== AVAILABLE DATA

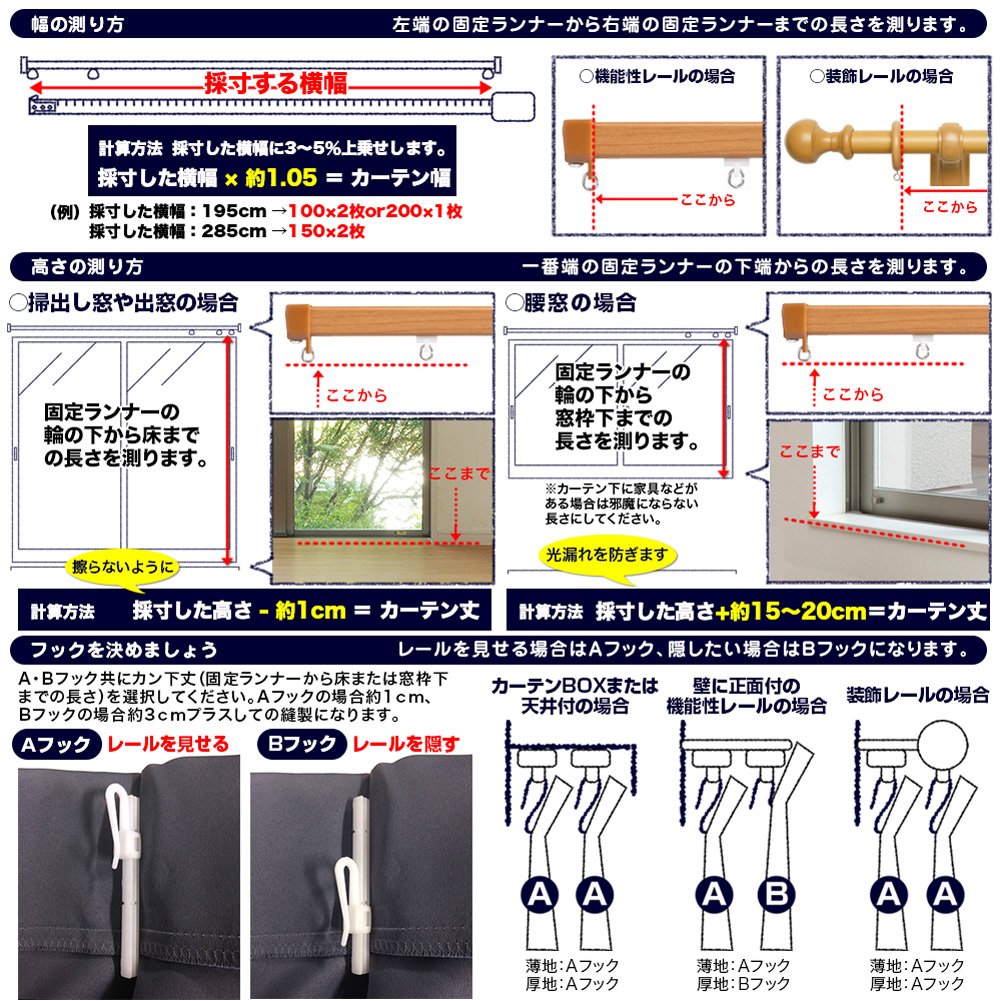 幅の測り方　　左端の固定ランナーから右端の固定ランナーまでの長さを測ります。

採寸する横幅

計算方法　採寸した横幅に3～5%上乗せします。
採寸した横幅 × 約1.05 = カーテン幅

（例）採寸した横幅：195cm →100×2枚or200×1枚
採寸した横幅：285cm →150×2枚

○機能性レールの場合
ここから

○装飾レールの場合
ここから

高さの測り方　　一番端の固定ランナーの下端からの長さを測ります。

○掃出し窓や出窓の場合

固定ランナーの輪の下から床までの長さを測ります。

擦らないように

ここから

ここまで

計算方法　採寸した高さ - 約1cm = カーテン丈

○腰窓の場合

固定ランナーの輪の下から窓枠下までの長さを測ります。

※カーテン下に家具などがある場合は邪魔にならない長さにしてください。

光漏れを防ぎます

ここから

ここまで

計算方法　採寸した高さ+約15～20cm=カーテン丈

フックを決めましょう　　レールを見せる場合はAフック、隠したい場合はBフックになります。

A・Bフック共にカン下丈(固定ランナーから床または窓枠下までの長さ)を選択してください。Aフックの場合約1cm、Bフックの場合約3cmプラスしての縫製になります。

Aフック　レールを見せる

Bフック　レールを隠す

カーテンBOXまたは天井付の場合
A　A
薄地：Aフック
厚地：Aフック

壁に正面付の機能性レールの場合
A　B
薄地：Aフック
厚地：Bフック

装飾レールの場合
A　A
薄地：Aフック
厚地：Aフック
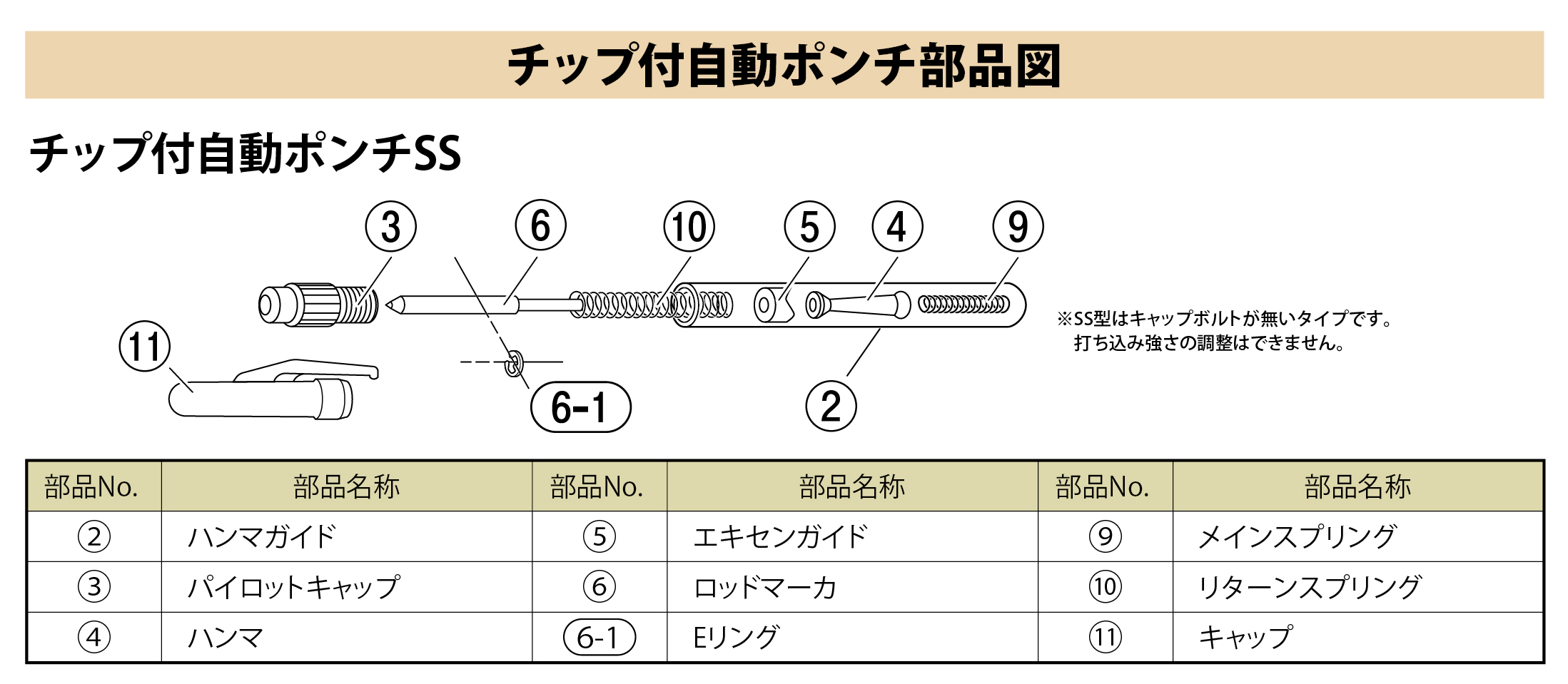 チップ付自動ポンチ部品図

チップ付自動ポンチSS

③ ⑥ ⑩ ⑤ ④ ⑨

⑪

6-1

②

※SS型はキャップボルトが無いタイプです。
打ち込み強さの調整はできません。

| 部品No. | 部品名称 | 部品No. | 部品名称 | 部品No. | 部品名称 |
|---|---|---|---|---|---|
| ② | ハンマガイド | ⑤ | エキセンガイド | ⑨ | メインスプリング |
| ③ | パイロットキャップ | ⑥ | ロッドマーカ | ⑩ | リターンスプリング |
| ④ | ハンマ | 6-1 | Eリング | ⑪ | キャップ |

====

▸ INSTRUCTIONS FOR THE TASK
Your copy should hold every record word for word and none of the pictures.

▸ SOLUTION
 幅の測り方　　左端の固定ランナーから右端の固定ランナーまでの長さを測ります。

採寸する横幅

計算方法　採寸した横幅に3～5%上乗せします。
採寸した横幅 × 約1.05 = カーテン幅

（例）採寸した横幅：195cm →100×2枚or200×1枚
採寸した横幅：285cm →150×2枚

○機能性レールの場合
ここから

○装飾レールの場合
ここから

高さの測り方　　一番端の固定ランナーの下端からの長さを測ります。

○掃出し窓や出窓の場合

固定ランナーの輪の下から床までの長さを測ります。

擦らないように

ここから

ここまで

計算方法　採寸した高さ - 約1cm = カーテン丈

○腰窓の場合

固定ランナーの輪の下から窓枠下までの長さを測ります。

※カーテン下に家具などがある場合は邪魔にならない長さにしてください。

光漏れを防ぎます

ここから

ここまで

計算方法　採寸した高さ+約15～20cm=カーテン丈

フックを決めましょう　　レールを見せる場合はAフック、隠したい場合はBフックになります。

A・Bフック共にカン下丈(固定ランナーから床または窓枠下までの長さ)を選択してください。Aフックの場合約1cm、Bフックの場合約3cmプラスしての縫製になります。

Aフック　レールを見せる

Bフック　レールを隠す

カーテンBOXまたは天井付の場合
A　A
薄地：Aフック
厚地：Aフック

壁に正面付の機能性レールの場合
A　B
薄地：Aフック
厚地：Bフック

装飾レールの場合
A　A
薄地：Aフック
厚地：Aフック
 チップ付自動ポンチ部品図

チップ付自動ポンチSS

③ ⑥ ⑩ ⑤ ④ ⑨

⑪

6-1

②

※SS型はキャップボルトが無いタイプです。
打ち込み強さの調整はできません。

| 部品No. | 部品名称 | 部品No. | 部品名称 | 部品No. | 部品名称 |
|---|---|---|---|---|---|
| ② | ハンマガイド | ⑤ | エキセンガイド | ⑨ | メインスプリング |
| ③ | パイロットキャップ | ⑥ | ロッドマーカ | ⑩ | リターンスプリング |
| ④ | ハンマ | 6-1 | Eリング | ⑪ | キャップ |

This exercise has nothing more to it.